Let’s add a filter for the field principal.ip. Again, make sure you are in edit mode and click the filter button. The Manage filters pop-up will appear. We can click on the plus sign and select the field we want to filter on from our list. We can change the filter name, but for simplicity sake, let’s not change the name today. Like the global time filter, we need to specify which charts this filter applies to. For now, we are going to just associate this filter with the Top Talkers - Sent Bytes chart. Finally, we have the option of setting default values for the filter. There are a number of operators that can be considered for use based on the type of field we are using.

Now that we have our filter, we can view our dashboard. If we want to apply a field filter to our dashboard, we can click on the filter on the left side of the dashboard. Remember, for the time filter, we clicked on the time on the right side of the dashboard. We can see that this field is applicable to a chart and we can use the operators and text box to input criteria. We can add additional logic around the principal.ip field here and we can remove the filter by clicking on the trash can as well. Once we are happy with our logic, we can click Apply.

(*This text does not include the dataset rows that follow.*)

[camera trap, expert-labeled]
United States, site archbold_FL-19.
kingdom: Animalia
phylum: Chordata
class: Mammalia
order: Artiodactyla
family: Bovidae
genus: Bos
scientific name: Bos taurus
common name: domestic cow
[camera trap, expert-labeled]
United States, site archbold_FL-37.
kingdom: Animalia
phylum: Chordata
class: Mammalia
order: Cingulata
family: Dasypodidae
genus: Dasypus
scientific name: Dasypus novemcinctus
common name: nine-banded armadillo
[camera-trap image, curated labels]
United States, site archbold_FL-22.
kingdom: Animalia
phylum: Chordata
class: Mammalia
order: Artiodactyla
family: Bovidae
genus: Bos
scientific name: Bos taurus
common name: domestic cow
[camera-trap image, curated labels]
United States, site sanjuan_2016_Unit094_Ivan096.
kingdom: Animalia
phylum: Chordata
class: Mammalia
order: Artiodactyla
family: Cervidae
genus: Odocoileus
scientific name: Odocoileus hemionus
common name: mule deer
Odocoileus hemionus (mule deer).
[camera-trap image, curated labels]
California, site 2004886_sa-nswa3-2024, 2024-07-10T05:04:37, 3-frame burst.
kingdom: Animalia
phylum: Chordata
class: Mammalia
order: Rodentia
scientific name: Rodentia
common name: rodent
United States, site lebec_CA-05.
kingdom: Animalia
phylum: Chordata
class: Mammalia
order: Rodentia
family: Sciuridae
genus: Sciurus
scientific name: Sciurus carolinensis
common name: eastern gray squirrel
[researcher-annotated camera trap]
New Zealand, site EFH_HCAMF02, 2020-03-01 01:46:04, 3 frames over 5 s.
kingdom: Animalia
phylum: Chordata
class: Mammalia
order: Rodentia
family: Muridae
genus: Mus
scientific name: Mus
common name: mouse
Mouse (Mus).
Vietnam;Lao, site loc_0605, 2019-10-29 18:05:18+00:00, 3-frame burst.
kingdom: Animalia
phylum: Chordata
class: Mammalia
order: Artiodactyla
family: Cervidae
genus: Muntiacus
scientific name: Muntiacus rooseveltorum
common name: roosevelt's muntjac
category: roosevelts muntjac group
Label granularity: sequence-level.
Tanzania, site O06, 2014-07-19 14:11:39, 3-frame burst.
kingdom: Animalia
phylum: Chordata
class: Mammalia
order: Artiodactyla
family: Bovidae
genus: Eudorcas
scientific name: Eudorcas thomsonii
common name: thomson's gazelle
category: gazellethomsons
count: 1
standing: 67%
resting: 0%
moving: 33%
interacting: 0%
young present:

Notice that the filter at the top of the dashboard has now changed and is showing a pill with the filter in it. Additionally, the Top Talkers - Sent Bytes chart has a little filter next to it with the number two in parenthesis next to it. Finally, the result set in the chart is showing IP pairs where the first value is 10.128.0.22 which is the principal.ip address.

In fact, if we click on the filter in the title bar of the chart, we will see which filters are applied. Here we can see that the Global Time Filter has been applied and the principal.ip filter. This is a good example where if you have a nice descriptive name for that principal.ip filter, you may want to consider using it.

Other charts in the same dashboard, like the Top Ten Event Types chart, did not have an additional filter applied to it. So we can see that with just the Global Time Filter applied, we have a value of one next to the filter in this chart. 

This brings us to my final thoughts on filters today. That is, because we have a good deal of flexibility to selectively deploy filters across one or many charts, using the description field when building the charts can be very helpful for a user to understand the charts that are associated with filters. In this example, when we click on the ℹ button next to the chart title, we get a tooltip with our chart description in it. Not only do we have a short explanation of the chart but we also have guidance explaining that the time filter is the only filter available to us for this chart. Using description helps inform the user of the dashboard what they can and perhaps cannot do with the chart within the dashboard.

I hope this blog provides you with some handy tips you can use as you start to apply filters to your dashboards!